Segment Open

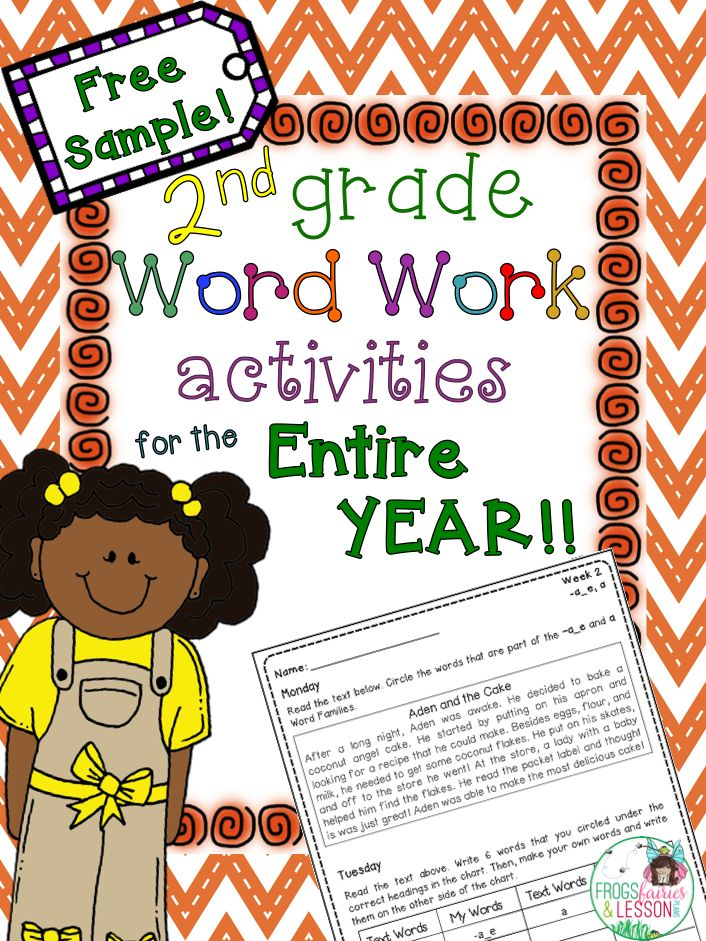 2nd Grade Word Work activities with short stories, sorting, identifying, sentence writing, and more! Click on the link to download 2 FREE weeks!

Segment Closed
Segment Open

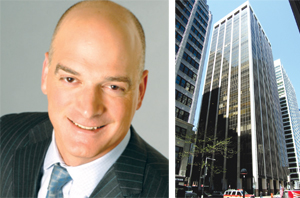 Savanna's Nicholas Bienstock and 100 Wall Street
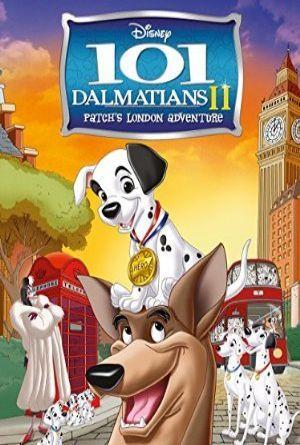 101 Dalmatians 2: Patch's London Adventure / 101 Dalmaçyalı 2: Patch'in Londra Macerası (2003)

Segment Closed

* _What the exercise asks_:
Work from the entries above. Set down exactly and only the lines from the line with "Savanna's Nicholas Bienstock" to the line with "101 Dalmatians 2: Patch's", both included, and leave the pictures out.

* _Output of the exercise_:
 Savanna's Nicholas Bienstock and 100 Wall Street
 101 Dalmatians 2: Patch's London Adventure / 101 Dalmaçyalı 2: Patch'in Londra Macerası (2003)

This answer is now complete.